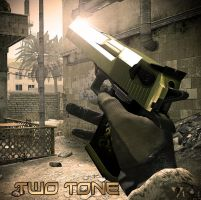 Two-Tone Desert Eagle skin (CoD4) by GuMNade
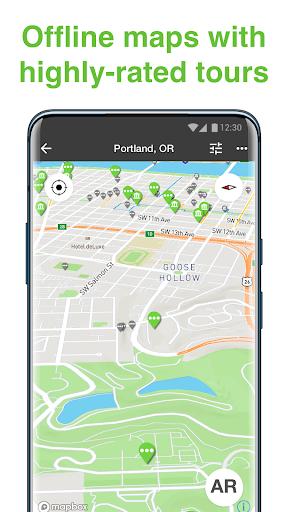 Portland SmartGuide - Audio Guide & Offline Maps screenshot 5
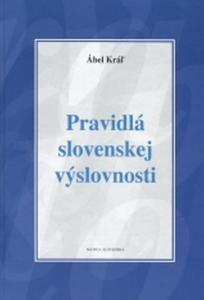 Obrázok Pravidlá slovenskej výslovnosti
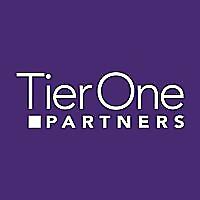 The Tier One Blog - Conversation Starter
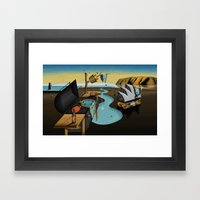 Where Time Stands Still … Framed Art Print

PROBLEM: Only the lines from the one with "Obrázok Pravidlá slovenskej výslovnosti" to the last line of the listing, inclusive, are to be set down, exactly as they stand and without pictures.

RESULT FOR THIS TASK:
 Obrázok Pravidlá slovenskej výslovnosti
 The Tier One Blog - Conversation Starter
 Where Time Stands Still … Framed Art Print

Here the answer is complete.